▶ [TEXT SHOWN]:

★ ★ ★ ★

BORN TO CLIMB: FROM ROCK CLIMBING PIONEERS TO OLYMPIC ATHLETES

As soon as they were able to toddle, author Zofia Reych was out on the trails. Born in Warsaw, Poland to a mother with an insatiable love of hiking, Reych’s early childhood memories are filled with picturesque vignettes of the High Tatras. It was during these years, hiking beneath the spruce and pine, that Reych caught their first glimpse of the elusive Polish climbing community, sparking a lifelong fascination. “As soon as I realized that you can get off the trails, I was like, I want to do this,” smiled Reych.

Moving from the trail to the wall was not a simple process in early 2000’s Poland. In order to climb independently outdoors, and specifically within the High Tatras, climbers had to complete two multi-day courses to receive the subsequent climbing licenses. Without these licenses, climbers were at risk of a hefty fine. So, when a school friend revealed that her father was a climber and planned to take the beginner course, Reych jumped at the chance to join in. “That was already cool, that there were those courses,” said Reych. “But at first you really felt that you were a punter. You really were a novice and had to be initiated, it took a while.”

Zofia Reych bouldering.

Credit: Andy Day

Luckily there were a few inner city walls where Reych was able to hone their skills between courses and climbing trips. “There is this concrete or stone wall bordering this high speed freeway to protect it,” explained Reych. “People would traverse and boulder on these walls. It was called the Lead Wall because you would inhale so much lead while climbing.”

★ ★ ★ ★

▶ [GIVEN INFORMATION]:
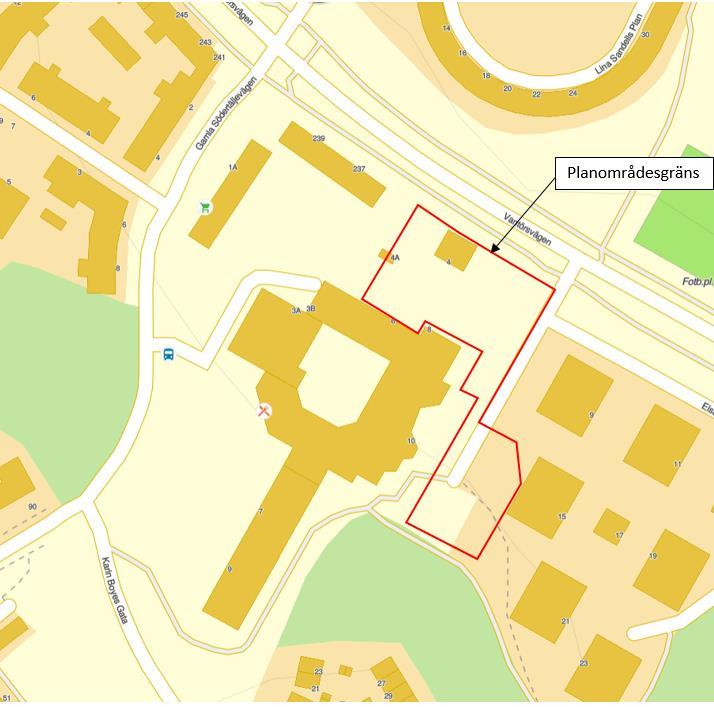 Sida 7 (22) Inom planområdet finns idag huvudsakligen parkeringsytor och lokalgata.
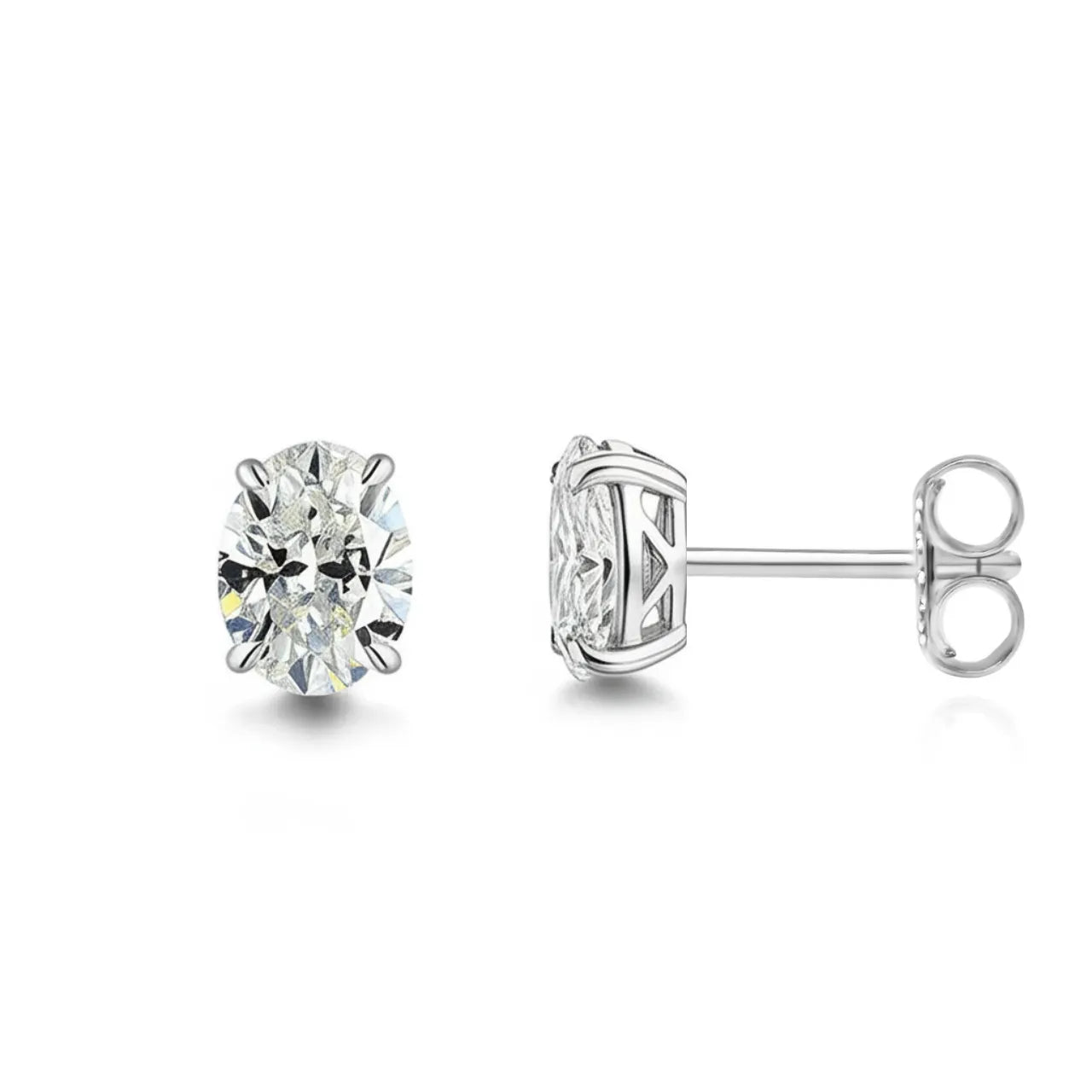Pattern Oval Moissanite Earrings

★ ★ ★ ★

▶ [WHAT TO DO]:
**1)** In the article on Zofia Reych, how many multi-day courses did climbers have to complete to climb independently in the High Tatras?
**2)** Extract the passage of the Zofia Reych article running from "Moving from the" up to and including "Zofia Reych bouldering.".
The material after the text comes from a separate source.

▶ [ANSWERS PROVIDED]:
**1)** Two multi-day courses.

**2)**
Moving from the trail to the wall was not a simple process in early 2000’s Poland. In order to climb independently outdoors, and specifically within the High Tatras, climbers had to complete two multi-day courses to receive the subsequent climbing licenses. Without these licenses, climbers were at risk of a hefty fine. So, when a school friend revealed that her father was a climber and planned to take the beginner course, Reych jumped at the chance to join in. “That was already cool, that there were those courses,” said Reych. “But at first you really felt that you were a punter. You really were a novice and had to be initiated, it took a while.”

Zofia Reych bouldering.